(Records from a data source)

———

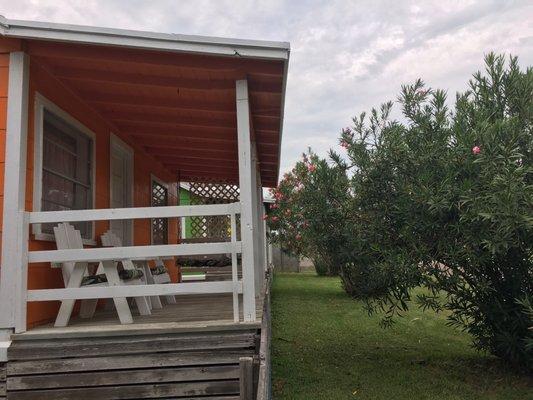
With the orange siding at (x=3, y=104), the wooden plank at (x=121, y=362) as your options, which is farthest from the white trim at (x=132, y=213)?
the wooden plank at (x=121, y=362)

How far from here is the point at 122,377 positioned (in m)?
3.71

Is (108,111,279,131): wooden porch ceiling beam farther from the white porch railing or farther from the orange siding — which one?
the white porch railing

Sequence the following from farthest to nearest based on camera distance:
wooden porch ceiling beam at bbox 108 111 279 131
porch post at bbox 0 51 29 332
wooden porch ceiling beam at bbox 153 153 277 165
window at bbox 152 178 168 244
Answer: window at bbox 152 178 168 244
wooden porch ceiling beam at bbox 153 153 277 165
wooden porch ceiling beam at bbox 108 111 279 131
porch post at bbox 0 51 29 332

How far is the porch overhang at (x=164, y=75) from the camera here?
394 centimetres

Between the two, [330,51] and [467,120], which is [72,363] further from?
[330,51]

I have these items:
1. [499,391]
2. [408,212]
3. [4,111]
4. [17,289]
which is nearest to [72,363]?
[17,289]

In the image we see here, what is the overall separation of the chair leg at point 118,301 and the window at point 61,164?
0.67 metres

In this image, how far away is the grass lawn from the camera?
464 centimetres

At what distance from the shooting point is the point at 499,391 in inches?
181

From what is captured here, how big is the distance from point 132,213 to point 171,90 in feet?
4.74

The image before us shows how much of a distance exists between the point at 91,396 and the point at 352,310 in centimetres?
682

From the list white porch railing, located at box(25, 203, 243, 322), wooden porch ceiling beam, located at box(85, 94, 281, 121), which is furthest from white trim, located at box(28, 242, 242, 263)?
wooden porch ceiling beam, located at box(85, 94, 281, 121)

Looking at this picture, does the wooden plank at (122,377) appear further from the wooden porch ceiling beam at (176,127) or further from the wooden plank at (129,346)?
the wooden porch ceiling beam at (176,127)

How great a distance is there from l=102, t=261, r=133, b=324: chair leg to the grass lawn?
4.95 feet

———

Can you copy out all of the data above word for word, omitting the pictures?

#### [Output of the exercise]
With the orange siding at (x=3, y=104), the wooden plank at (x=121, y=362) as your options, which is farthest from the white trim at (x=132, y=213)?
the wooden plank at (x=121, y=362)

How far from here is the point at 122,377 positioned (in m)?
3.71

Is (108,111,279,131): wooden porch ceiling beam farther from the white porch railing or farther from the orange siding — which one?
the white porch railing

Sequence the following from farthest to nearest based on camera distance:
wooden porch ceiling beam at bbox 108 111 279 131
porch post at bbox 0 51 29 332
wooden porch ceiling beam at bbox 153 153 277 165
window at bbox 152 178 168 244
Answer: window at bbox 152 178 168 244
wooden porch ceiling beam at bbox 153 153 277 165
wooden porch ceiling beam at bbox 108 111 279 131
porch post at bbox 0 51 29 332

How far is the porch overhang at (x=164, y=75) from the camera here?
394 centimetres

Between the two, [330,51] and [467,120], which is [72,363] further from?
[330,51]

I have these items:
1. [499,391]
2. [408,212]
3. [4,111]
4. [17,289]
which is nearest to [72,363]?
[17,289]

In the image we see here, what is the overall separation of the chair leg at point 118,301 and the window at point 61,164?
0.67 metres

In this image, how far away is the grass lawn from the camera?
464 centimetres

At what distance from the shooting point is the point at 499,391 in inches?
181

From what is captured here, how big is the distance from point 132,213 to point 171,90 in feet?
4.74

The image before us shows how much of a distance exists between the point at 91,396 and the point at 352,310 in centimetres?
682

From the list white porch railing, located at box(25, 203, 243, 322), wooden porch ceiling beam, located at box(85, 94, 281, 121), which is furthest from white trim, located at box(28, 242, 242, 263)?
wooden porch ceiling beam, located at box(85, 94, 281, 121)

Looking at this picture, does the wooden plank at (122,377) appear further from the wooden porch ceiling beam at (176,127) or further from the wooden plank at (129,346)?
the wooden porch ceiling beam at (176,127)

How great a distance is there from l=102, t=261, r=133, b=324: chair leg to the grass lawn?
4.95 feet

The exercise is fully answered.